McColl’s bidder urged to engage with pension trustees

The trustees of the McColl’s pension schemes have written to the co-chief executive officers and chairman of EG Group, one of the leading bidders for McColl’s Retail Group, to ask the company to begin engaging with the trustees.

They have also written to the Department for Work and Pensions and the Department for Business, Energy and Industrial Strategy, asking the government to use whatever levers it can to ensure that members’ benefits are protected.

McColl’s, which has two pension schemes, the TM Pension Plan (TMPP) with 915 members and the TM Group Pension Scheme (TMGPS) with 1,170 members, appointed administrators last week.

“Any company looking to acquire McColl’s must do the decent thing and ensure that promises made to staff about their pensions are honoured,” a spokesperson for the trustee of the McColl’s pension schemes said.

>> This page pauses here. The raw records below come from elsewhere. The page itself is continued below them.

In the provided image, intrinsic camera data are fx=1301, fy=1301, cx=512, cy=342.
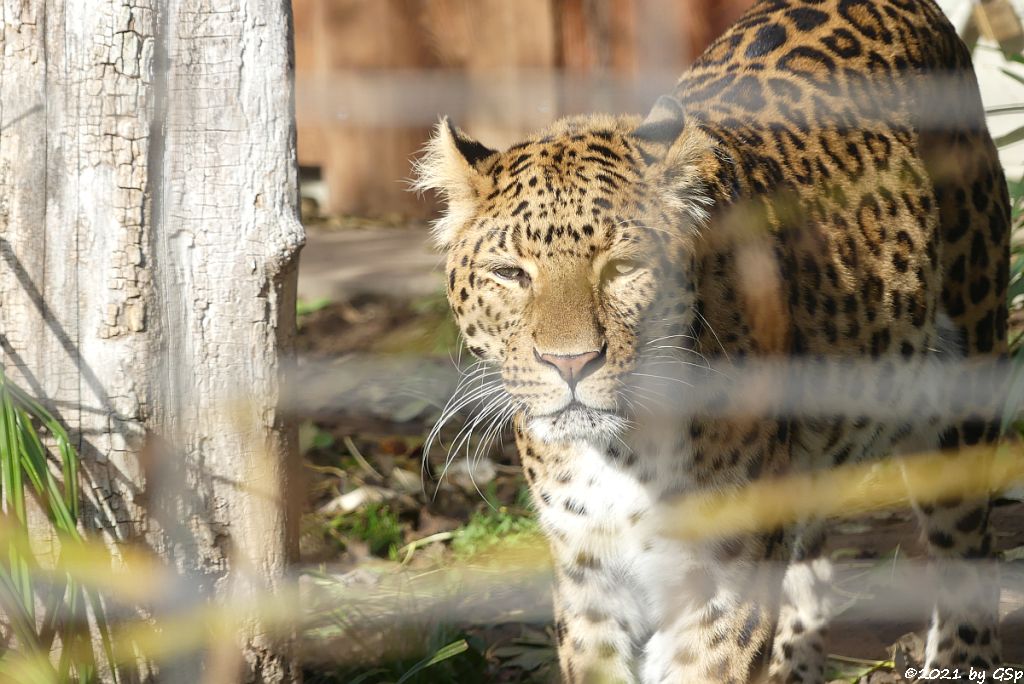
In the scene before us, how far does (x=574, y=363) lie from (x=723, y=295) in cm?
45

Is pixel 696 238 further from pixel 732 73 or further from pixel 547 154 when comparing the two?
pixel 732 73

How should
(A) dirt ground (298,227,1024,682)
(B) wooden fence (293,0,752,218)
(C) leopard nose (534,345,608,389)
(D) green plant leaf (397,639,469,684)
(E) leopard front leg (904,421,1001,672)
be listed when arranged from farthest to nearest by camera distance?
(B) wooden fence (293,0,752,218)
(A) dirt ground (298,227,1024,682)
(E) leopard front leg (904,421,1001,672)
(D) green plant leaf (397,639,469,684)
(C) leopard nose (534,345,608,389)

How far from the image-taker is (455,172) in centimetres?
299

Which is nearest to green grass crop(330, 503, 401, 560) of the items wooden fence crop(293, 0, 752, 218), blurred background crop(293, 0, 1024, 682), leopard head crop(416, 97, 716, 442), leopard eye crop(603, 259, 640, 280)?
blurred background crop(293, 0, 1024, 682)

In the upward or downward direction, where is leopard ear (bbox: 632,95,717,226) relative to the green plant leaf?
upward

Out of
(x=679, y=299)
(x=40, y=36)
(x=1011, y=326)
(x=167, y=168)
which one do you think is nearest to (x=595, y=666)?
(x=679, y=299)

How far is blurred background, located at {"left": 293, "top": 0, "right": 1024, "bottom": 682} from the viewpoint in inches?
150

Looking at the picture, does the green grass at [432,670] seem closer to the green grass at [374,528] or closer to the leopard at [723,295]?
the leopard at [723,295]

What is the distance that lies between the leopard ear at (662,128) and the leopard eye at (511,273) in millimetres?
396

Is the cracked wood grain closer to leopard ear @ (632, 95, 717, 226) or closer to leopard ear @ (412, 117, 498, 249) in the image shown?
leopard ear @ (412, 117, 498, 249)

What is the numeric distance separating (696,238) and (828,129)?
790 millimetres

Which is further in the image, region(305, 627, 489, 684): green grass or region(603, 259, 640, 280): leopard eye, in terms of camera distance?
region(305, 627, 489, 684): green grass

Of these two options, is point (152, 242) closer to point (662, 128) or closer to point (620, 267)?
point (620, 267)

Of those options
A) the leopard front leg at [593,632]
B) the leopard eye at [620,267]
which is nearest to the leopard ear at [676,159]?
the leopard eye at [620,267]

“We would be extremely surprised if any organisation with an interest in demonstrating good corporate citizenship were to use a pre-pack administration to cease supporting the schemes, with absolutely no engagement with the trustees.

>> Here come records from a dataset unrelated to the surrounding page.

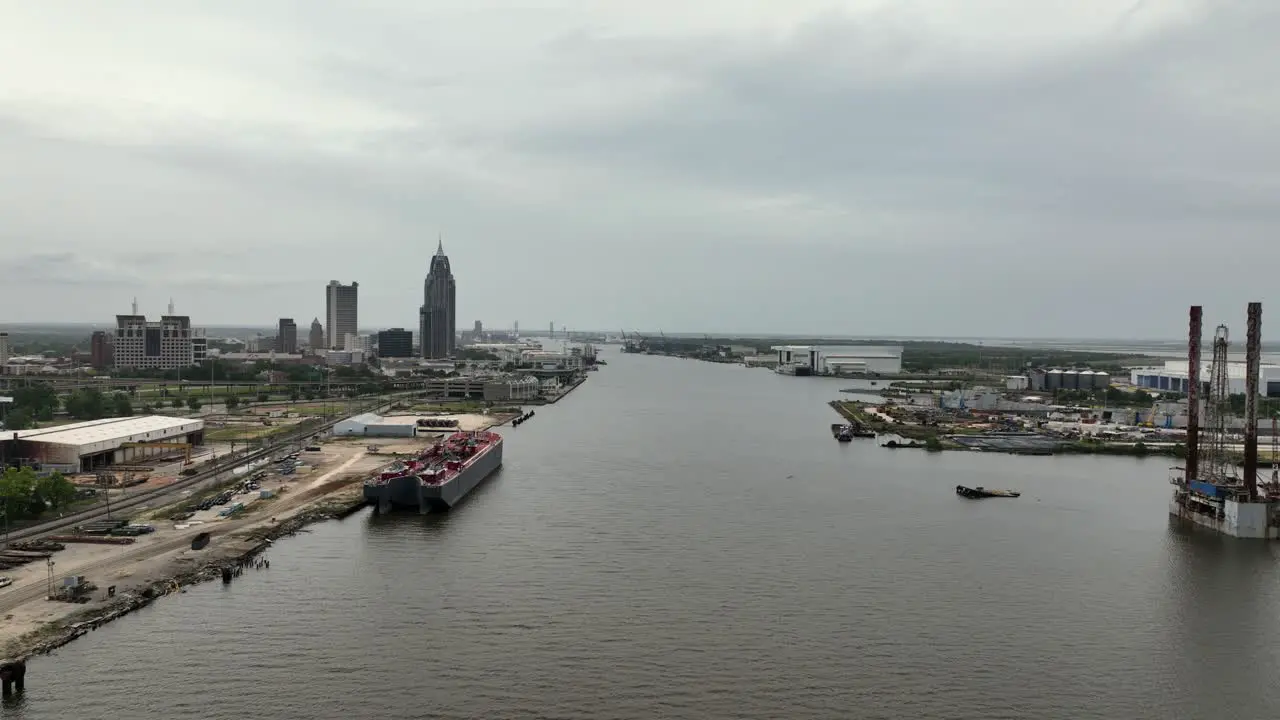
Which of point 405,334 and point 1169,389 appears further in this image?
point 405,334

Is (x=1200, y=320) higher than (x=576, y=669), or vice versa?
(x=1200, y=320)

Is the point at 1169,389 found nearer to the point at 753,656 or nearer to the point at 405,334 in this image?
the point at 753,656

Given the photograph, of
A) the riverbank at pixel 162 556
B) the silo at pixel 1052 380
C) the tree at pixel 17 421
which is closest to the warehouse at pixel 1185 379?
the silo at pixel 1052 380

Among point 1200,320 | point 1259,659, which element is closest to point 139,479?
point 1259,659

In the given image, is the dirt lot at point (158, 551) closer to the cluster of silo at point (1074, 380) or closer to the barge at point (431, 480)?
the barge at point (431, 480)

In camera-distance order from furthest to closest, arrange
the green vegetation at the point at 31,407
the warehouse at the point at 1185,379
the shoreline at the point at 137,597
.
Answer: the warehouse at the point at 1185,379, the green vegetation at the point at 31,407, the shoreline at the point at 137,597

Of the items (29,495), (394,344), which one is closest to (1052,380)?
(29,495)

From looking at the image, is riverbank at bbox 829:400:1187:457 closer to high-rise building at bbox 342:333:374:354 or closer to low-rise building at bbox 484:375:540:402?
low-rise building at bbox 484:375:540:402
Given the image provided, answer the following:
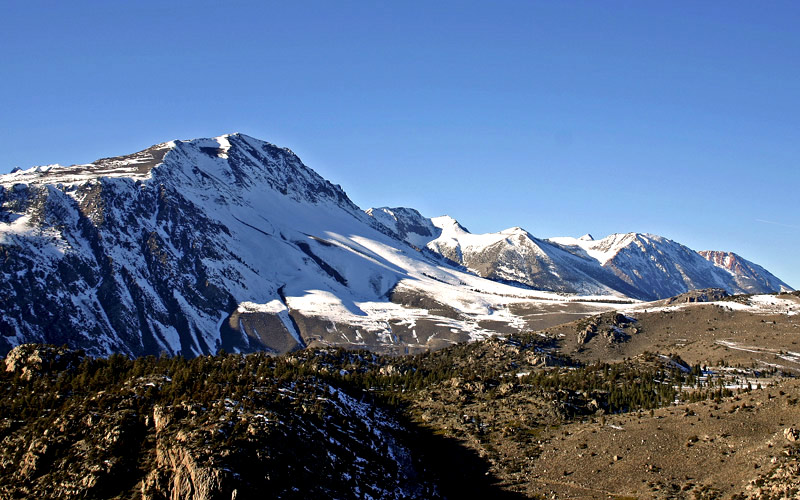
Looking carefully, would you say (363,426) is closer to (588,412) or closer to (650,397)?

“It is a matter of great regret to the trustees that the current legislative framework for pensions appears unable to protect members' benefit entitlements in this situation.

“The schemes currently receive £1.75m a year from McColl’s in deficit recovery contributions, and are sufficiently well funded such that these payments are due to end next year.

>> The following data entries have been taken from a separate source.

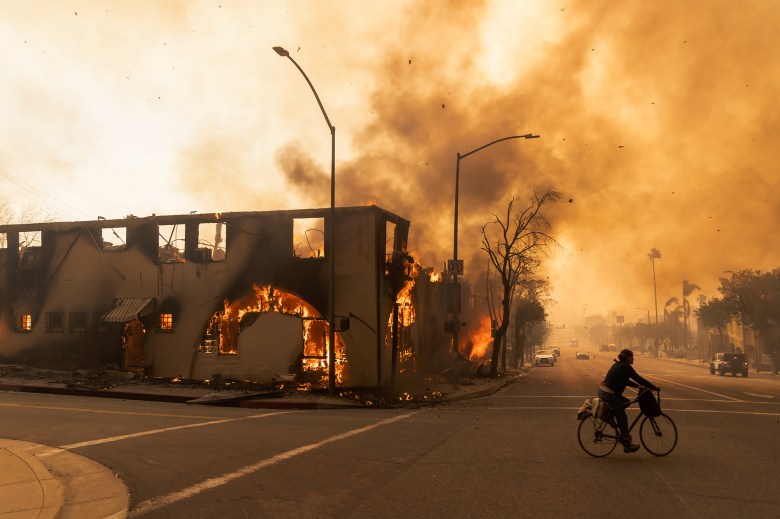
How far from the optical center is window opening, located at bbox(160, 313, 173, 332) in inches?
1126

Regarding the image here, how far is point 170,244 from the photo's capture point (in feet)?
96.8

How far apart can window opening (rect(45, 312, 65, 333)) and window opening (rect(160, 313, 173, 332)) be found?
546 cm

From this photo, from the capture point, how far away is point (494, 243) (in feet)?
135

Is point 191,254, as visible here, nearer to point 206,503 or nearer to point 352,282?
point 352,282

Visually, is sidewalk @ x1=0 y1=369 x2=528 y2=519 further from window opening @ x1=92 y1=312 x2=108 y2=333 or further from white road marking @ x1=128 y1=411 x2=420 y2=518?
window opening @ x1=92 y1=312 x2=108 y2=333

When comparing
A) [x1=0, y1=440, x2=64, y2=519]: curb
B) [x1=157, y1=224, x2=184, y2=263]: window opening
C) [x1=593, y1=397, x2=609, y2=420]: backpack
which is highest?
[x1=157, y1=224, x2=184, y2=263]: window opening

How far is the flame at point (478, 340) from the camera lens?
59.2 m

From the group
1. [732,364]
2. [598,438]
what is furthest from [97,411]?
[732,364]

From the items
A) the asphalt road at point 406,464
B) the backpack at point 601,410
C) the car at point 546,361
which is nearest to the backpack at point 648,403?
the backpack at point 601,410

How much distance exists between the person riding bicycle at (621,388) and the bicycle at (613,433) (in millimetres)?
95

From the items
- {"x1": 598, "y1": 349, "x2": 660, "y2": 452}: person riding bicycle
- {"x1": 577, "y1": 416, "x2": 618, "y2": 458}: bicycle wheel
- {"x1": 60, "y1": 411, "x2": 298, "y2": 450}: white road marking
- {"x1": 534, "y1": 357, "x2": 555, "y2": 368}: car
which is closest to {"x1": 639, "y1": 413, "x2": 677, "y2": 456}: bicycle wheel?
{"x1": 598, "y1": 349, "x2": 660, "y2": 452}: person riding bicycle

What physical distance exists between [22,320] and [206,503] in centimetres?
2851

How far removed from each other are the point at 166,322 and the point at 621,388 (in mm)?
23076

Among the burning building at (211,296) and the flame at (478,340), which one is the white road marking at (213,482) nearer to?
the burning building at (211,296)
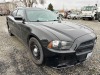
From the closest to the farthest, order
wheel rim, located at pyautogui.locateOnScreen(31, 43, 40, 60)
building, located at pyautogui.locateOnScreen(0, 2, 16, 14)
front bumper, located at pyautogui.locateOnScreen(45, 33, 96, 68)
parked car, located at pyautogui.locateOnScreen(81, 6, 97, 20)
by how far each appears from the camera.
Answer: front bumper, located at pyautogui.locateOnScreen(45, 33, 96, 68) → wheel rim, located at pyautogui.locateOnScreen(31, 43, 40, 60) → parked car, located at pyautogui.locateOnScreen(81, 6, 97, 20) → building, located at pyautogui.locateOnScreen(0, 2, 16, 14)

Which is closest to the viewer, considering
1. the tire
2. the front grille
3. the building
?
the front grille

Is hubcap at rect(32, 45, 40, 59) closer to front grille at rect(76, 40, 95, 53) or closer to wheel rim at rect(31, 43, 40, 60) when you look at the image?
wheel rim at rect(31, 43, 40, 60)

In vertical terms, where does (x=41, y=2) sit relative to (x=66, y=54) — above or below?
above

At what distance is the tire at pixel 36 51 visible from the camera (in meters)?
3.10

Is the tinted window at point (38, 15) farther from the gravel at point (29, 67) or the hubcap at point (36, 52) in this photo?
the gravel at point (29, 67)

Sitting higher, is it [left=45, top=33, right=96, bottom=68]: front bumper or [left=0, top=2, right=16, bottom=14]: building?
[left=0, top=2, right=16, bottom=14]: building

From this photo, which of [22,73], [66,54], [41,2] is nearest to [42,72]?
[22,73]

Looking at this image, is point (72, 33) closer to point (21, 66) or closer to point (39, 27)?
point (39, 27)

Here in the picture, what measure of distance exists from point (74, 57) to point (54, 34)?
0.66m

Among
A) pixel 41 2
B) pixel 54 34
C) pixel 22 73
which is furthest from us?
pixel 41 2

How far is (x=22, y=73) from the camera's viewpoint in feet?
10.2

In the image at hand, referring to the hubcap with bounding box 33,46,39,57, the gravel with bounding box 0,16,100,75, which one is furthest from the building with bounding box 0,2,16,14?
the hubcap with bounding box 33,46,39,57

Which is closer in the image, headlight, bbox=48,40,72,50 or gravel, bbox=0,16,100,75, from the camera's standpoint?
headlight, bbox=48,40,72,50

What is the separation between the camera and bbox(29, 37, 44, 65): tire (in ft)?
10.2
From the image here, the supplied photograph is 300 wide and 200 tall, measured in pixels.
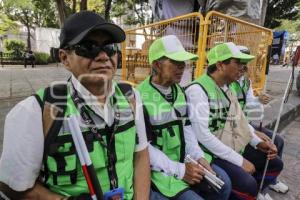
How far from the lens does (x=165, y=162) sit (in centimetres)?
214

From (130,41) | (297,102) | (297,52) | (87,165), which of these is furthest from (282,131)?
(87,165)

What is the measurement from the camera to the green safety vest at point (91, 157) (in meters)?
1.48

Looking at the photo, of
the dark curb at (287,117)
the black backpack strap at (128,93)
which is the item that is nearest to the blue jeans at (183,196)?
the black backpack strap at (128,93)

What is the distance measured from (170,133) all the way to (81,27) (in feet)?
3.52

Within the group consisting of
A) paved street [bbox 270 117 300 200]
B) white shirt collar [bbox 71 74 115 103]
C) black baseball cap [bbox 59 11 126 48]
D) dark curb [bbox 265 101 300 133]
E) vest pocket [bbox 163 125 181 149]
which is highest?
black baseball cap [bbox 59 11 126 48]

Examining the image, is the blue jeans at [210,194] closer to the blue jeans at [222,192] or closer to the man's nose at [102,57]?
the blue jeans at [222,192]

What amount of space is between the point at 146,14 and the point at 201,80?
2662cm

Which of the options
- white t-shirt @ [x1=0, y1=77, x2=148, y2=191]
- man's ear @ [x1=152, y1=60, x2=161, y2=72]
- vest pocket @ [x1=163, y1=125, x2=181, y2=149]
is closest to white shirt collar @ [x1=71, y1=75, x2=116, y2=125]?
white t-shirt @ [x1=0, y1=77, x2=148, y2=191]

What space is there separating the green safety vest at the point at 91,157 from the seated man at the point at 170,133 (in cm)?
41

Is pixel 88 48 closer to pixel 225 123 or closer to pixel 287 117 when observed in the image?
pixel 225 123

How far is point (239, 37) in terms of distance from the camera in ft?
15.2

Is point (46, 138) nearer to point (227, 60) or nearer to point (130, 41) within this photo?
point (227, 60)

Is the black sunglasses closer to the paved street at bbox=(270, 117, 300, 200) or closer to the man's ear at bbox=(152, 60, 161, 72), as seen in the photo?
the man's ear at bbox=(152, 60, 161, 72)

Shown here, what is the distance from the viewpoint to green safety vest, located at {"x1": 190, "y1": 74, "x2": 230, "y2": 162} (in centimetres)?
257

“Therefore the cost to any bidder in taking on the schemes is negligible in the context of the value of the overall transaction, but would make an enormous difference to individual members of the schemes, who stand to lose out if the link to the company is lost.”

The schemes’ trustees have already put out a statement urging any potential bidders to respect the pension promises made to members and to not see to break the link between the schemes and the company.

The TMGPS is fully funded on a statutory ongoing funding basis and does not need any deficit recovery contributions, while the TMPP is expected to be fully funded on the same basis next year, at which point the current £1.75m annual deficit recovery contributions are expected to cease.

The TMGPS has a Section 75 deficit of less than £1m, while the TMPP has a Section 75 deficit of £15m.

Both schemes are fully funded on a Pension Protection Fund (PPF) basis, but will be subject to PPF assessment to establish whether the surplus funding is enough to buyout at benefits above PPF compensation levels.